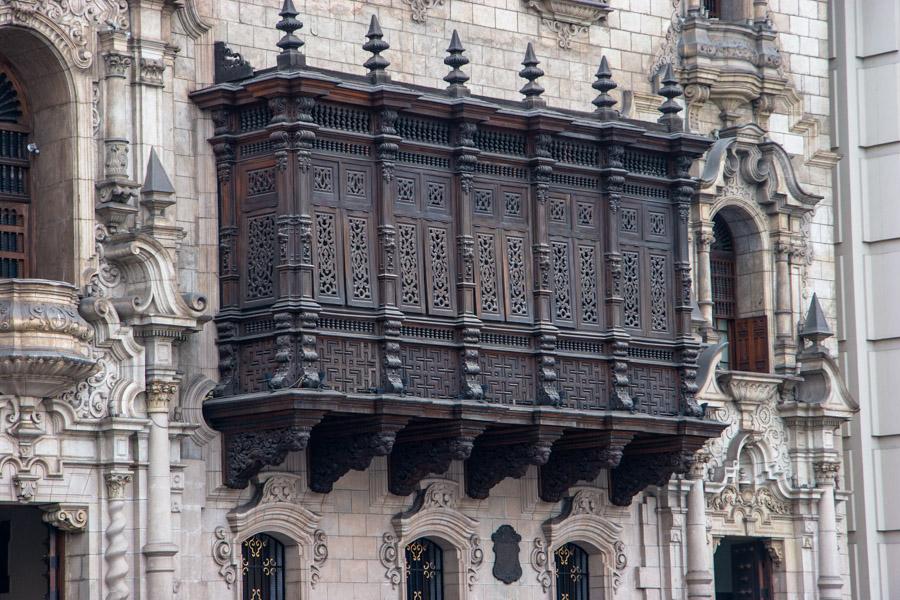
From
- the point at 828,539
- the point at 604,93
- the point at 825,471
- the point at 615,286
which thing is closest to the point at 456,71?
the point at 604,93

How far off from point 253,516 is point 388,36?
699 centimetres

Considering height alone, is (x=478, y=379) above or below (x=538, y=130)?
below

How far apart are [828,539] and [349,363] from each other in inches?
408

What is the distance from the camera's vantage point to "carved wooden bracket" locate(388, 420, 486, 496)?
28875 millimetres

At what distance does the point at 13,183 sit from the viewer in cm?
2753

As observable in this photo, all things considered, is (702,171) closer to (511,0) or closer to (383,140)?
(511,0)

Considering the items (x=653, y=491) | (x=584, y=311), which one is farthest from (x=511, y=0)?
(x=653, y=491)

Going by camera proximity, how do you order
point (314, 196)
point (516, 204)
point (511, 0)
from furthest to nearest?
1. point (511, 0)
2. point (516, 204)
3. point (314, 196)

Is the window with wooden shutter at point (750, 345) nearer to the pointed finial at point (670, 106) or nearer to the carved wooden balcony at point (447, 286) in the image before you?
the carved wooden balcony at point (447, 286)

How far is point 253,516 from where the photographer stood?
2839 centimetres

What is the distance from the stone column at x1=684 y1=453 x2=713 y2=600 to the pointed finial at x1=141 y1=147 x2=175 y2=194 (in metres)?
9.51

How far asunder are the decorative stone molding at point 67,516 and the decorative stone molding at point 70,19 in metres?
5.22

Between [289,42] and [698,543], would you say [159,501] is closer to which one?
[289,42]

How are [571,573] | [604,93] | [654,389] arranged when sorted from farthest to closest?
[571,573]
[604,93]
[654,389]
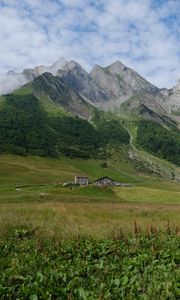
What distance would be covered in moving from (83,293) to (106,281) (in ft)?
6.88

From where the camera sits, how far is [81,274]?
13.2 m

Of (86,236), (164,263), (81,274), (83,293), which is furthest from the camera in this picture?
(86,236)

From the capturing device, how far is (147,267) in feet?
45.9

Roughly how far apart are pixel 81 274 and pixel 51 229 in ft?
27.0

▸ **Directions**
Reproduce every line of the listing with "camera" replaced by "observer" and nothing else altered. Omit the pictures.

▸ **Response for this exercise**
From
- the point at 828,539
- the point at 604,93
- the point at 825,471
- the point at 615,286
which thing is closest to the point at 456,71?
the point at 604,93

How far off from point 253,516 is point 388,36?
699 centimetres

Considering height alone, is (x=478, y=379) above or below (x=538, y=130)?
below

How far apart are [828,539] and [349,363] from each other in inches?
408

What is the distance from the observer's vantage point to "carved wooden bracket" locate(388, 420, 486, 496)?
28875 millimetres

At what distance does the point at 13,183 sit from the viewer in cm?
2753

As observable in this photo, all things considered, is (702,171) closer to (511,0) or closer to (383,140)?
(511,0)

Considering the items (x=653, y=491) | (x=584, y=311), which one is farthest from (x=511, y=0)?
(x=653, y=491)

Going by observer proximity, how do you order
point (314, 196)
point (516, 204)
point (511, 0)
from furthest to nearest?
1. point (511, 0)
2. point (516, 204)
3. point (314, 196)

Is the window with wooden shutter at point (750, 345) nearer to the pointed finial at point (670, 106) or nearer to the carved wooden balcony at point (447, 286) in the image before you?
the carved wooden balcony at point (447, 286)

How far is point 253,516 from where the photographer stood?
2839 centimetres

What is the distance from the stone column at x1=684 y1=453 x2=713 y2=600 to the pointed finial at x1=141 y1=147 x2=175 y2=194 (in metres)?
9.51

How far asunder are the decorative stone molding at point 67,516 and the decorative stone molding at point 70,19 in metres?
5.22

Between [289,42] and [698,543], would you say [159,501] is closer to which one?
[289,42]

How are [571,573] | [604,93] | [654,389] arranged when sorted from farthest to closest?
[571,573]
[604,93]
[654,389]
What distance would be covered in moving from (83,293) to (106,281) (in ft)?
6.88

From where the observer sits, how far is [81,274]?
13.2 m

Of (86,236), (164,263), (81,274), (83,293), which is furthest from the observer in this picture?
(86,236)

From the capturing device, how far is (147,267) in feet?
45.9

Roughly how far apart are pixel 81 274 and pixel 51 229 in ft?
27.0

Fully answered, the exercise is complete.